Il est donc normal qu’avec son dernier film, « L’immensità », le réalisateur trans Emanuele Crialese se livre à ces méthodes enfantines de fabrication du monde avec un œil sensible. Basé sur la propre enfance du cinéaste italien, « L’immensità » suit la dynamique turbulente d’une famille nucléaire vivant dans la Rome des années 1970. Prenant le point de vue d’Andrew (Luana Giuliani), 12 ans – l’un des trois frères et sœurs et l’aîné du couple malheureux Clara (Penélope Cruz) et Felice (Vincenzo Amato) – Crialese cartographie une famille qui semble presque désespérée de se libérer d’elle-même.

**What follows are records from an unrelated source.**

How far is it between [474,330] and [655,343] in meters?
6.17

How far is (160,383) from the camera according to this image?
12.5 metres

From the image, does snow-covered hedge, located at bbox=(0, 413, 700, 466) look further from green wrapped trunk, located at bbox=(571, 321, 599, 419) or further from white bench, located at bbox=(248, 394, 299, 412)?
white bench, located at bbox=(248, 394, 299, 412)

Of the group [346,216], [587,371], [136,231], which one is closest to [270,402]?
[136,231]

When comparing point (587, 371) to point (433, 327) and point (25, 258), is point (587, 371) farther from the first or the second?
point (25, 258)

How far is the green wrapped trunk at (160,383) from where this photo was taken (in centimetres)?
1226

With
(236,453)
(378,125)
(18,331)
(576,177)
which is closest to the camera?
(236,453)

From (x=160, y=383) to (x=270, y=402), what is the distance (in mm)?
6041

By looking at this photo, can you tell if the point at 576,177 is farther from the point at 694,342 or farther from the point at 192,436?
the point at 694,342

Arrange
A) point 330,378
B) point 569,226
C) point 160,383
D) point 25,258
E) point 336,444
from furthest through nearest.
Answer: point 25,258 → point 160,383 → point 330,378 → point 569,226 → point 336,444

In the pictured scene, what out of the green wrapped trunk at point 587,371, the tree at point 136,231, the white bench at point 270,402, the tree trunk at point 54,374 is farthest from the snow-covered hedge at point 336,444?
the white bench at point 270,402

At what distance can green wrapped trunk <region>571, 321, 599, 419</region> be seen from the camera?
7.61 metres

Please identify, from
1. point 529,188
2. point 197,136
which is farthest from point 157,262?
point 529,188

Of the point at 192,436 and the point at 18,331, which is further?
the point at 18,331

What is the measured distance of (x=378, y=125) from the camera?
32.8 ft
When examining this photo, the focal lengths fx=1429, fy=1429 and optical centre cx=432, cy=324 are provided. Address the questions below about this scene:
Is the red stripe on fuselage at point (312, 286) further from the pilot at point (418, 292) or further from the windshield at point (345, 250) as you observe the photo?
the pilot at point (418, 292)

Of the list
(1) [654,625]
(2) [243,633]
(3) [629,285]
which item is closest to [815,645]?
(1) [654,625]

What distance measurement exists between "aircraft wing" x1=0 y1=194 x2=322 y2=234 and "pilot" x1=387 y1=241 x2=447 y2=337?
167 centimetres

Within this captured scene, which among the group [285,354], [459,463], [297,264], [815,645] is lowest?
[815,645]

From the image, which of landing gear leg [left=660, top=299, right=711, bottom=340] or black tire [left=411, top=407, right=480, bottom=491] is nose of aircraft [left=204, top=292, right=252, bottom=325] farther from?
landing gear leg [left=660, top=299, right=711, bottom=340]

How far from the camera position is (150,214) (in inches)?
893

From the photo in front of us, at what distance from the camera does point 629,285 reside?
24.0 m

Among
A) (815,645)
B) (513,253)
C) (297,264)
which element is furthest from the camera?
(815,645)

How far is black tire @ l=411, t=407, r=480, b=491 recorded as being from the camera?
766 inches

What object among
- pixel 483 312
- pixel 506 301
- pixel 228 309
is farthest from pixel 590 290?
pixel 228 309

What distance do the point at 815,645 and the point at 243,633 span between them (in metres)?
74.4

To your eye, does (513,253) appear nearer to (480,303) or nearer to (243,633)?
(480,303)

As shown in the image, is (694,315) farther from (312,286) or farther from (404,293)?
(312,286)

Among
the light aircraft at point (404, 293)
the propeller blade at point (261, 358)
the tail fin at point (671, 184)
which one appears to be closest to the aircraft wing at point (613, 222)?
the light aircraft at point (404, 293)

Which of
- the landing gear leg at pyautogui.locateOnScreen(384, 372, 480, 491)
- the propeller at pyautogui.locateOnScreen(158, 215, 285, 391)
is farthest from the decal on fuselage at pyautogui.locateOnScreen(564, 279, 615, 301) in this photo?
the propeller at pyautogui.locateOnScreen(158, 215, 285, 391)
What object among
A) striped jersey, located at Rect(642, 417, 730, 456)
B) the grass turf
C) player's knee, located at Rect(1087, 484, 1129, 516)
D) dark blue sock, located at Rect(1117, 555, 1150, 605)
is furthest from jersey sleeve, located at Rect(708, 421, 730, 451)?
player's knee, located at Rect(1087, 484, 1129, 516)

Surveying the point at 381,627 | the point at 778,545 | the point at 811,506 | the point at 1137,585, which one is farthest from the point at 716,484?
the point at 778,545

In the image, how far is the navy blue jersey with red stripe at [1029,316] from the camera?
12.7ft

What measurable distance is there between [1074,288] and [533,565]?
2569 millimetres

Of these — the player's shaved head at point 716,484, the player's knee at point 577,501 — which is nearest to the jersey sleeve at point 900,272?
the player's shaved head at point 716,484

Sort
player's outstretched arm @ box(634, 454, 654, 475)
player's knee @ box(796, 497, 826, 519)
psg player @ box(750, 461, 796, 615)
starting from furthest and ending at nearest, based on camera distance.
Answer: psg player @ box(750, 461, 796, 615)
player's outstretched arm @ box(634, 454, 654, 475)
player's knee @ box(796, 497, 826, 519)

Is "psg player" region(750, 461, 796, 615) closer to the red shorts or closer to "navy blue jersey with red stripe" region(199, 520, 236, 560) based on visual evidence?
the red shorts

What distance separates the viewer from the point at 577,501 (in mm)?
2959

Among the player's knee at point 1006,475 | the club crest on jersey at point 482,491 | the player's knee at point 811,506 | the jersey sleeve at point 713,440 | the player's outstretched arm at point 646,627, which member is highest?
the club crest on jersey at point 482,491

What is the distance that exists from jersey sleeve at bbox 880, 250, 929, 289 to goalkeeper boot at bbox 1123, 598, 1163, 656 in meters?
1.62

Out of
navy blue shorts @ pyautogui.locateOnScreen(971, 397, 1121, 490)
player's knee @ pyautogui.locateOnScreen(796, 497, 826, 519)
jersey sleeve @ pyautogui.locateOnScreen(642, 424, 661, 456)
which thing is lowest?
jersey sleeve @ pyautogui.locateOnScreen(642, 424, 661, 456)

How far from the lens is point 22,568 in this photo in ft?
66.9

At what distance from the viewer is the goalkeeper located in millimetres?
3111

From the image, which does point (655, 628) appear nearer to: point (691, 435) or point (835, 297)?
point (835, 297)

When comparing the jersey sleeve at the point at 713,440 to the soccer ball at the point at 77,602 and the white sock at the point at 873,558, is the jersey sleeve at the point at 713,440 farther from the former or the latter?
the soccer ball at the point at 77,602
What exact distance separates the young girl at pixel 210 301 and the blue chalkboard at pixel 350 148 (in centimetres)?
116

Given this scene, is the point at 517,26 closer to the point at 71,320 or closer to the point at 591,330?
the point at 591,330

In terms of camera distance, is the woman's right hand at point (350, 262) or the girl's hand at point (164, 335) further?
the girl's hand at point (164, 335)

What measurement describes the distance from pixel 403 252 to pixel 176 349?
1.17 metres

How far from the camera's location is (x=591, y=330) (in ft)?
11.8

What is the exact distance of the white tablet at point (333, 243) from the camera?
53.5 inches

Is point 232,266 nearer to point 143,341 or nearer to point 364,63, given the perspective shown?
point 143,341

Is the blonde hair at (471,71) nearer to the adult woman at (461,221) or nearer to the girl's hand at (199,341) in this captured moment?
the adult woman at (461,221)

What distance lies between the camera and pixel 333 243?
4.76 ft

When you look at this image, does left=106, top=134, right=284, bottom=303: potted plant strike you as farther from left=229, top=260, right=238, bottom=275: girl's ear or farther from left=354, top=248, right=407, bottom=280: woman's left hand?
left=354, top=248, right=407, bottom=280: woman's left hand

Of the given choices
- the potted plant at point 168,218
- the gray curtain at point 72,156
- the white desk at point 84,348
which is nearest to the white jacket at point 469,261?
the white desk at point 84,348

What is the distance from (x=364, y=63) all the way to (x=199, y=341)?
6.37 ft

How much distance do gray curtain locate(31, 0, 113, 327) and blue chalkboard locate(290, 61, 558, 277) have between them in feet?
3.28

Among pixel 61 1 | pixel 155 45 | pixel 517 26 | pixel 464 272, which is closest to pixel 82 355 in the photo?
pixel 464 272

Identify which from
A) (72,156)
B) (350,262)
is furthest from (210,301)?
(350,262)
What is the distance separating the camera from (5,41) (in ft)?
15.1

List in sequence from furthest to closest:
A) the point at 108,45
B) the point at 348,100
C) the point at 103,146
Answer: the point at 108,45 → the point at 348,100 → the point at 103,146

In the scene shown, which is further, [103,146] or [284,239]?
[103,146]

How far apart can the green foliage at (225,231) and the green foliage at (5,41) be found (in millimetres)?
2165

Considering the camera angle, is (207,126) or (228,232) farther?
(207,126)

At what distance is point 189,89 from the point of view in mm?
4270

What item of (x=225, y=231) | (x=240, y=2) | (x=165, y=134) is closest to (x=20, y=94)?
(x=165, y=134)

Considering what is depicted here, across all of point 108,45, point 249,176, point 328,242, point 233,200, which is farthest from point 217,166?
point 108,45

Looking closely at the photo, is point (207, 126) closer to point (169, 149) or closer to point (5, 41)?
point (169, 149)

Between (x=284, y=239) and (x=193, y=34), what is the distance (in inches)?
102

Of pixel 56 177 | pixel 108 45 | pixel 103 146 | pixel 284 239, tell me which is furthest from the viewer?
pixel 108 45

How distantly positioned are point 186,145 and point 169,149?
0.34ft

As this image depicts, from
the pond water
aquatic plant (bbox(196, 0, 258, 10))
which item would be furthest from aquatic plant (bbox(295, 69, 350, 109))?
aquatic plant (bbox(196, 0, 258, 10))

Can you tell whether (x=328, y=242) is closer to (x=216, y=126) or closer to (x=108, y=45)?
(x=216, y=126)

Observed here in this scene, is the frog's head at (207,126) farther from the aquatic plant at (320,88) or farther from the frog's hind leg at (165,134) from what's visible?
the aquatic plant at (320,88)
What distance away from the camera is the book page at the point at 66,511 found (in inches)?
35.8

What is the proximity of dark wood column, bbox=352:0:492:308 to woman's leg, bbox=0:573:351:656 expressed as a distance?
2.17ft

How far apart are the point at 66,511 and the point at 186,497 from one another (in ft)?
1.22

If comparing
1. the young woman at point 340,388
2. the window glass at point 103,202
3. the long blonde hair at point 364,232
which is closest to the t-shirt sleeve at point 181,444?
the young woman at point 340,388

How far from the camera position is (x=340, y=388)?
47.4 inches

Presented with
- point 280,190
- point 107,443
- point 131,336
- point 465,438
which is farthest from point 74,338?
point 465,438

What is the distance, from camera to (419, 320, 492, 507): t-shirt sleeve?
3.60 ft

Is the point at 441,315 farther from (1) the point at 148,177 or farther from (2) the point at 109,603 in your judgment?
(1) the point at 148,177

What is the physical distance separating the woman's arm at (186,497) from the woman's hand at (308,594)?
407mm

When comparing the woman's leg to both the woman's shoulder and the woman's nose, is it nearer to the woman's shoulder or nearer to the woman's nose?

Andrew est calme mais toujours observateur, et son expérience de la jeunesse est indissociable de la navigation de son propre sexe. Désigné sous le nom d’Adri par le reste de sa famille, Andrew (qui s’est vu attribuer une femme à la naissance) attire souvent la fureur de son père colérique, un homme d’affaires courtois et abusif qui a du mal à comprendre le refus de son enfant des attentes sexuées avec toute sorte de grâce ou soin. C’est un modèle de masculinité profondément imparfait qui s’écarte de la propre exploration d’Andrew du genre de toutes les manières possibles.
Clara, une expatriée espagnole, est le refuge d’Andrew. Alors que, comme Andrew, elle manque de vocabulaire pour soutenir son fils, il y a une joie insouciante et un sens du jeu qu’elle apporte au monde qui l’entoure qui lui ouvre un espace pour exister à l’intérieur. C’est une sorte de compassion maternelle qui s’efforce de refuser le jugement, même si ses frontières et ses limites sont aussi déroutantes que relativement plus sûres.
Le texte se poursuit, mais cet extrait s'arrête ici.